──────── Data shown
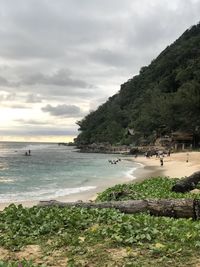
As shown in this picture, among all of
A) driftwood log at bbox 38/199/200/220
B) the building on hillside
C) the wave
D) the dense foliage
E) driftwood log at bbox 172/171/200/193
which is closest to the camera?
driftwood log at bbox 38/199/200/220

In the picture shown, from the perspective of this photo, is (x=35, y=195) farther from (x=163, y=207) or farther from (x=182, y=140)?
(x=182, y=140)

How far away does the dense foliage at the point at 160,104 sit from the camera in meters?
95.0

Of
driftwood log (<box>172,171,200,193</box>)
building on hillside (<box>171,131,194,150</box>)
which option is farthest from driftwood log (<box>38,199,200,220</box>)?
building on hillside (<box>171,131,194,150</box>)

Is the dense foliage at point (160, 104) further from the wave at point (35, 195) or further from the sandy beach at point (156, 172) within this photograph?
the wave at point (35, 195)

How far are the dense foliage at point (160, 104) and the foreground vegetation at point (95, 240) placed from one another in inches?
3225

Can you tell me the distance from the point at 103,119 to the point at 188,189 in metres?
171

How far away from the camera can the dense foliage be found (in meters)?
95.0

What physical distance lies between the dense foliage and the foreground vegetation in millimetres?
81923

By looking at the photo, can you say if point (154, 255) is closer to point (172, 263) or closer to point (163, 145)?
point (172, 263)

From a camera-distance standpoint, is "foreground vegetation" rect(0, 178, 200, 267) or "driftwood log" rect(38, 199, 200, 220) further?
"driftwood log" rect(38, 199, 200, 220)

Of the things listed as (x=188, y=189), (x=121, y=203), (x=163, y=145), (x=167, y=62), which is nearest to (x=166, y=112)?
(x=163, y=145)

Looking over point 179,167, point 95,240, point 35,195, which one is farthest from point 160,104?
point 95,240

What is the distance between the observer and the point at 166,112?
101812 mm

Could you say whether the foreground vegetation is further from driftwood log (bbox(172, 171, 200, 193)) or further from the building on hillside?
the building on hillside
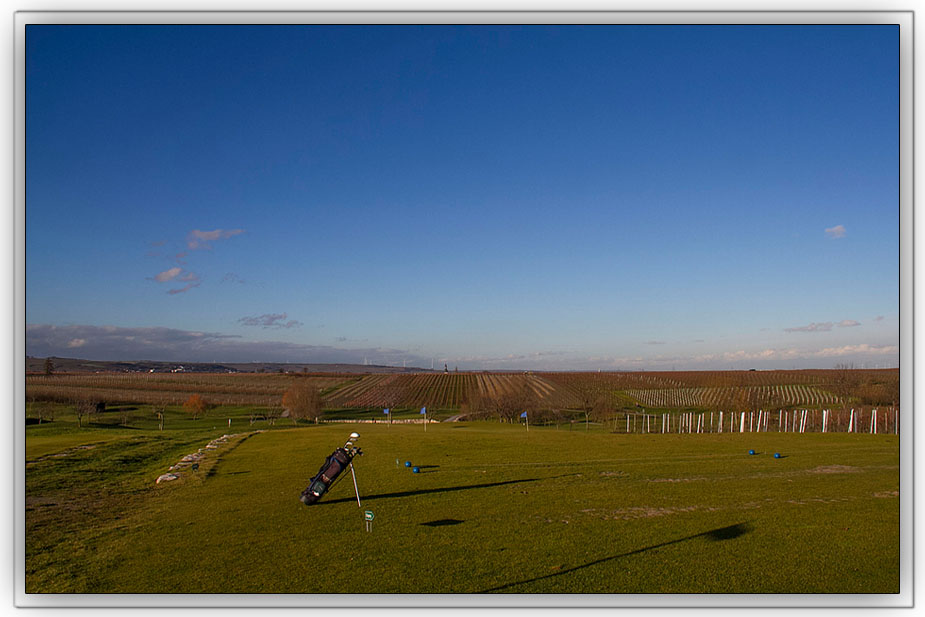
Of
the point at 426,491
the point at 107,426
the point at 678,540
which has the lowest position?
the point at 107,426

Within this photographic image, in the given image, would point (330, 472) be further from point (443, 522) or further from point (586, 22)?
point (586, 22)

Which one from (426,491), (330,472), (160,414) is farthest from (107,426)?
(330,472)

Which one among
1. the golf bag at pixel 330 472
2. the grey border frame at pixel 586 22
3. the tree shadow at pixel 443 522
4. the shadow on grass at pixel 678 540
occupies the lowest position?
the tree shadow at pixel 443 522

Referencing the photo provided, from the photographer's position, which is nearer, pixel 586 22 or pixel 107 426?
pixel 586 22

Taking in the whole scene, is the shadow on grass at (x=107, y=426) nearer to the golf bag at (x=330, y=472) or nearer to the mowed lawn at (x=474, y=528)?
the mowed lawn at (x=474, y=528)

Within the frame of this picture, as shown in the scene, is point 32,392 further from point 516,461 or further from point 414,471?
point 516,461

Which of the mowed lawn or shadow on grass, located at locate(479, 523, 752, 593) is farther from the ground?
shadow on grass, located at locate(479, 523, 752, 593)

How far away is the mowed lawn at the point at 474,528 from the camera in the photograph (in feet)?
18.4

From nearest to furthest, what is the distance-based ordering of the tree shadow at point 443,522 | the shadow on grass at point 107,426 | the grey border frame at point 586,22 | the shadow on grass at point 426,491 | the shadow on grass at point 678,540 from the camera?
the shadow on grass at point 678,540
the grey border frame at point 586,22
the tree shadow at point 443,522
the shadow on grass at point 426,491
the shadow on grass at point 107,426

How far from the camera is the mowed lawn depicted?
5.60 metres

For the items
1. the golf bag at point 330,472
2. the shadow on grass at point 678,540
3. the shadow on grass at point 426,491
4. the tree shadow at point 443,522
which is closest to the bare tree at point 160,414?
the shadow on grass at point 426,491

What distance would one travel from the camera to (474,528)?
283 inches

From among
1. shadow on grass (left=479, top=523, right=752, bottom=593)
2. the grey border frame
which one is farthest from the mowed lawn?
the grey border frame

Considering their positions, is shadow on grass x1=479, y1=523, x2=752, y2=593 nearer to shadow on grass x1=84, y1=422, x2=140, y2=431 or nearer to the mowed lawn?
the mowed lawn
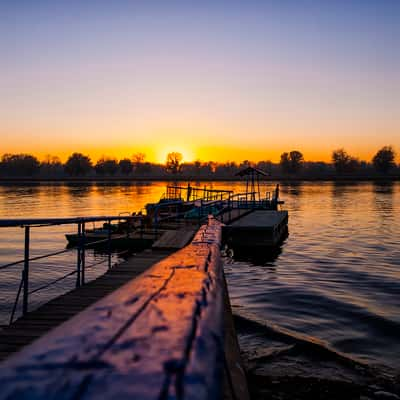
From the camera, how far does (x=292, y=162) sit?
19362cm

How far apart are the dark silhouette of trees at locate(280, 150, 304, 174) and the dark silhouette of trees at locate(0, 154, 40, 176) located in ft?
378

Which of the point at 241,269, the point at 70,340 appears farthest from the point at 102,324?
the point at 241,269

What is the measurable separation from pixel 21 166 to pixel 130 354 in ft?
675

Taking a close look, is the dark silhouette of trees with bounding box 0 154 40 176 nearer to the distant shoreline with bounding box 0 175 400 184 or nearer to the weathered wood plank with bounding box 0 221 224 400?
the distant shoreline with bounding box 0 175 400 184

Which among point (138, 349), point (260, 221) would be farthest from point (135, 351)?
point (260, 221)

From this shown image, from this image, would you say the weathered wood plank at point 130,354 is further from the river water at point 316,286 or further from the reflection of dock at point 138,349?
the river water at point 316,286

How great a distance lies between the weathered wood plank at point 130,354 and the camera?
2.45 ft

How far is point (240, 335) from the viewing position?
9055 millimetres

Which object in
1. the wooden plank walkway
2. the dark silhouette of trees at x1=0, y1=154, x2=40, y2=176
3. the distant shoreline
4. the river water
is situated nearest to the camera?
the wooden plank walkway

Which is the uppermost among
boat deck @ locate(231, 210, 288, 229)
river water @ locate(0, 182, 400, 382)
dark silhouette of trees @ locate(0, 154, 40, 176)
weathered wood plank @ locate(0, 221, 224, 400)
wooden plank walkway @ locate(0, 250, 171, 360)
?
dark silhouette of trees @ locate(0, 154, 40, 176)

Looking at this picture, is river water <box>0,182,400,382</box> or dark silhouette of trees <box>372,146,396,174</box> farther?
dark silhouette of trees <box>372,146,396,174</box>

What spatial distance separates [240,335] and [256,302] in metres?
3.03

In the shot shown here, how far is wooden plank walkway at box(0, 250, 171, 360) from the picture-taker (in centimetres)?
459

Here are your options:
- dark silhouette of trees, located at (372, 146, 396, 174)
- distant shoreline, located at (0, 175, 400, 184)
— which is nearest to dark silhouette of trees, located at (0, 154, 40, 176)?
distant shoreline, located at (0, 175, 400, 184)
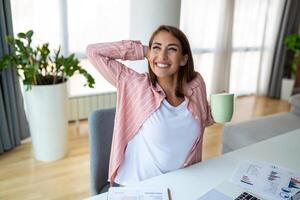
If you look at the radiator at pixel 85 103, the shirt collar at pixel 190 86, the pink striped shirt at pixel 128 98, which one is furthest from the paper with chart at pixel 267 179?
the radiator at pixel 85 103

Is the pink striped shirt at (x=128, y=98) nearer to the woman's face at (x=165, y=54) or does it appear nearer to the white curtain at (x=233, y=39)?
the woman's face at (x=165, y=54)

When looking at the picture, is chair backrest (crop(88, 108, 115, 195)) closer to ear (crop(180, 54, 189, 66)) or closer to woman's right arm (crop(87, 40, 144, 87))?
woman's right arm (crop(87, 40, 144, 87))

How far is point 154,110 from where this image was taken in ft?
3.84

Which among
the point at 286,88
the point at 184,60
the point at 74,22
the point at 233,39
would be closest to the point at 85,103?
the point at 74,22

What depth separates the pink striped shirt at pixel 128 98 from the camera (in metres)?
1.19

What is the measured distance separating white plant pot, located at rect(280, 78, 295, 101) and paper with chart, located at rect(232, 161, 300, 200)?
12.9 feet

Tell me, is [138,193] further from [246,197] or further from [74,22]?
[74,22]

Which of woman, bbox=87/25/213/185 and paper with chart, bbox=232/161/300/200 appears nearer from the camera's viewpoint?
paper with chart, bbox=232/161/300/200

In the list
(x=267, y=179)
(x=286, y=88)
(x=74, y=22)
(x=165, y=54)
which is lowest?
(x=286, y=88)

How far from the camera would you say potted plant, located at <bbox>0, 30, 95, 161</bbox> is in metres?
2.26

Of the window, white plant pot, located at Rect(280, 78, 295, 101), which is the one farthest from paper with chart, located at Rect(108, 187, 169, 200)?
white plant pot, located at Rect(280, 78, 295, 101)

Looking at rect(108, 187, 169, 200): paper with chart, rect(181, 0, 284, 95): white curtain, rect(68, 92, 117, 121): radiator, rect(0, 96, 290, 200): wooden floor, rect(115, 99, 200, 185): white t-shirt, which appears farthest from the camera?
rect(181, 0, 284, 95): white curtain

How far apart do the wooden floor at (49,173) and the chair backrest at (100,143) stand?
0.80 m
────────────────
Task details:
Convert the stretch from the line containing "How far apart do" through the end of the items into a numbered list, leaving out blank lines.

Task response:
1. How far apart do the wooden floor at (49,173) and the chair backrest at (100,143) stand?
2. 0.80 m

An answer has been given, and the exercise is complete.